Anlässlich des 70. Geburtstags des „Nöschenröder Hummelhauses“ hat die Volksstimme in der Chronik der Einrichtung geblättert.

Von Ivonne Sielaff 24.08.2017, 01:01

Wernigerode l Die Hummelkinder des „Nöschenröder Hummelhauses“ wuseln in diesen Tagen noch flinker als sonst über das Gelände. Mit Luftballons und Girlanden schmücken sie den Kindergarten im Wernigeröder Zwölfmorgental für die Geburtstagsfeierlichkeiten. Nicht nur die Mädchen und Jungen helfen bei den Vorbereitungen. Die Eltern treffen sich seit einem Jahr, um mit Leiterin Dorothee Gerlach die Festwoche vom 4. bis 8. September sowie die große Geburtstagsfeier am 16. September zu organisieren, Ideen zu sammeln, Sponsoren zu suchen.

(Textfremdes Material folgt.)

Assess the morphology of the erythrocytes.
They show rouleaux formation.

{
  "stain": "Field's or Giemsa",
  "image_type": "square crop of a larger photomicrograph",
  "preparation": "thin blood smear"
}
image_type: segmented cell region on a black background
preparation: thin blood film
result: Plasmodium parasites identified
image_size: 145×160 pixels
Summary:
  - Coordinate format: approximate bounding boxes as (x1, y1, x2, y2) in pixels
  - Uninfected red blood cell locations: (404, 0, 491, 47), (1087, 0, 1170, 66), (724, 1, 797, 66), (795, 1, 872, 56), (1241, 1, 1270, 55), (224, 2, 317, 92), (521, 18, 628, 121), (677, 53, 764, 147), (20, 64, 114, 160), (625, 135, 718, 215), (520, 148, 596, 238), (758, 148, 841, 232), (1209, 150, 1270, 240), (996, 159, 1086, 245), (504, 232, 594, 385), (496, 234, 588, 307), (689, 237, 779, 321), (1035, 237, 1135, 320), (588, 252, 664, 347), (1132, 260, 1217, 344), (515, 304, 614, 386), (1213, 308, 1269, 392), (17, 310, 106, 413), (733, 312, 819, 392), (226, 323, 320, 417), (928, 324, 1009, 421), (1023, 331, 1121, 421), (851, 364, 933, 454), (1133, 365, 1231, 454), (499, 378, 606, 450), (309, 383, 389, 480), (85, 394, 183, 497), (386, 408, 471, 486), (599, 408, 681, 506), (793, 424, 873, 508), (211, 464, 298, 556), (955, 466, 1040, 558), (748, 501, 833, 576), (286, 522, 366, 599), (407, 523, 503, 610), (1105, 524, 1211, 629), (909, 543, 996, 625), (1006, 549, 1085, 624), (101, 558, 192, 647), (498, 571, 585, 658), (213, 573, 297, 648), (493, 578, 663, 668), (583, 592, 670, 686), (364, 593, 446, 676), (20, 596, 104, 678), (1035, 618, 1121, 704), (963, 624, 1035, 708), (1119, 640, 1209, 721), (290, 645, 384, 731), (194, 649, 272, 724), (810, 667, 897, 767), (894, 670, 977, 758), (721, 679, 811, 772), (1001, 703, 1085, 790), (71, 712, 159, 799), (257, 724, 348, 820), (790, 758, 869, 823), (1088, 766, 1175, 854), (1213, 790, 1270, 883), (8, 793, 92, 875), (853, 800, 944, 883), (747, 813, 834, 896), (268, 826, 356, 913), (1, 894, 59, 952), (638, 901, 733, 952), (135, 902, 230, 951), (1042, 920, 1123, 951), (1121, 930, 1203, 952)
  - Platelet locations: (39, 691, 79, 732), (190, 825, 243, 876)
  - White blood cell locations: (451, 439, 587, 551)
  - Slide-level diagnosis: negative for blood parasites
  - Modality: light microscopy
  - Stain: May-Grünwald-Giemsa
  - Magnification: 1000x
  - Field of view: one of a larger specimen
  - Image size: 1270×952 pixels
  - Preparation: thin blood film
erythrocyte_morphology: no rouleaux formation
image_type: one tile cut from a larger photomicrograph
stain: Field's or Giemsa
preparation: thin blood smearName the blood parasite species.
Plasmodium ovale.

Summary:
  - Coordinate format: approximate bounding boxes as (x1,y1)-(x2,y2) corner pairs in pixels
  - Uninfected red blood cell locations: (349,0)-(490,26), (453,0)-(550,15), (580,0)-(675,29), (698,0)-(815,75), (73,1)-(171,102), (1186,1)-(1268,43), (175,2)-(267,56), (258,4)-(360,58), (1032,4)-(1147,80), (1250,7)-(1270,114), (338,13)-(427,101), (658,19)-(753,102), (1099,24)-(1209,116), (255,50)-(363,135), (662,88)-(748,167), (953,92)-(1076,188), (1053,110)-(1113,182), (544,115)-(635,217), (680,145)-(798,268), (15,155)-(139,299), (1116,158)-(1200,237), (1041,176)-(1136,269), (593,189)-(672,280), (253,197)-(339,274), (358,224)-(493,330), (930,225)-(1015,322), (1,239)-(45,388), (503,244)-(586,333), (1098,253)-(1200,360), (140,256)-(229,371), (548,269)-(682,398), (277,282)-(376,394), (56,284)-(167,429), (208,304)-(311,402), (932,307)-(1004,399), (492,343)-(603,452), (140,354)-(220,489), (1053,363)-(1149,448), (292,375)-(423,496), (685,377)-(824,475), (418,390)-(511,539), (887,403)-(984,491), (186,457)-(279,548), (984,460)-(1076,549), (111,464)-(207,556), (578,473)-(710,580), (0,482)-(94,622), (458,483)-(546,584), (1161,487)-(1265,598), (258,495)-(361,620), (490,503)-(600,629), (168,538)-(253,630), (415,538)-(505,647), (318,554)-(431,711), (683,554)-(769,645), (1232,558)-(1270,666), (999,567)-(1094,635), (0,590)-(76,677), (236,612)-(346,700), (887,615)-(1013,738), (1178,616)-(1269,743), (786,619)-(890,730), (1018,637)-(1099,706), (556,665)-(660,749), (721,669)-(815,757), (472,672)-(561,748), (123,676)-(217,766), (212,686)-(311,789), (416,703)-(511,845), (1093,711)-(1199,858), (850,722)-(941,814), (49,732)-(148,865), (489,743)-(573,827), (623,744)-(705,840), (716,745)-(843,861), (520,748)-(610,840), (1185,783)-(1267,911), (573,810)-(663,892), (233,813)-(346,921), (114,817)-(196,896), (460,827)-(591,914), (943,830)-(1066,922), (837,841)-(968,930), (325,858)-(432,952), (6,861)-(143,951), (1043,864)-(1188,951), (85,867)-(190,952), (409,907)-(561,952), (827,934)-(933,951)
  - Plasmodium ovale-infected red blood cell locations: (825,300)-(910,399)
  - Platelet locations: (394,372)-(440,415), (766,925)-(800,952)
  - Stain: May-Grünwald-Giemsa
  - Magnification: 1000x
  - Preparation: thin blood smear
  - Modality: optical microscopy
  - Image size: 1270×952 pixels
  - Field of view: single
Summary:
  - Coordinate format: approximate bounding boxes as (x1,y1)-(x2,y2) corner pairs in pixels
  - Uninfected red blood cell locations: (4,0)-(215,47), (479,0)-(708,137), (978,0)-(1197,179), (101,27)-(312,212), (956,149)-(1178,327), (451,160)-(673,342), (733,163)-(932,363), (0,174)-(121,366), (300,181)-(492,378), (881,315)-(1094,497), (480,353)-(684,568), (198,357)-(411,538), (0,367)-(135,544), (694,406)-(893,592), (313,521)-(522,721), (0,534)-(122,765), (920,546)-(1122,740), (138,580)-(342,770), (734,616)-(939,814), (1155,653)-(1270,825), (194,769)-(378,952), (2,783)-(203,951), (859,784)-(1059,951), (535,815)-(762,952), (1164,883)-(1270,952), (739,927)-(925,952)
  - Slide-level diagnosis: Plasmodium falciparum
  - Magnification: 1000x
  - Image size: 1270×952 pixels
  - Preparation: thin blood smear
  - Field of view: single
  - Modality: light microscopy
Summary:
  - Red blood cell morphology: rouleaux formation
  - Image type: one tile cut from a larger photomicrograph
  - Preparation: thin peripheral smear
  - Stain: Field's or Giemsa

Vor 70 Jahren wurde die Einrichtung eröffnet. Generationen von Wernigeröder Kindern sind hier betreut worden, sind über das Spielgelände getobt, haben im angrenzenden Wald die Natur kennengelernt. Doch aller Anfang war schwer, auch daran soll während der Feierlichkeiten erinnert werden.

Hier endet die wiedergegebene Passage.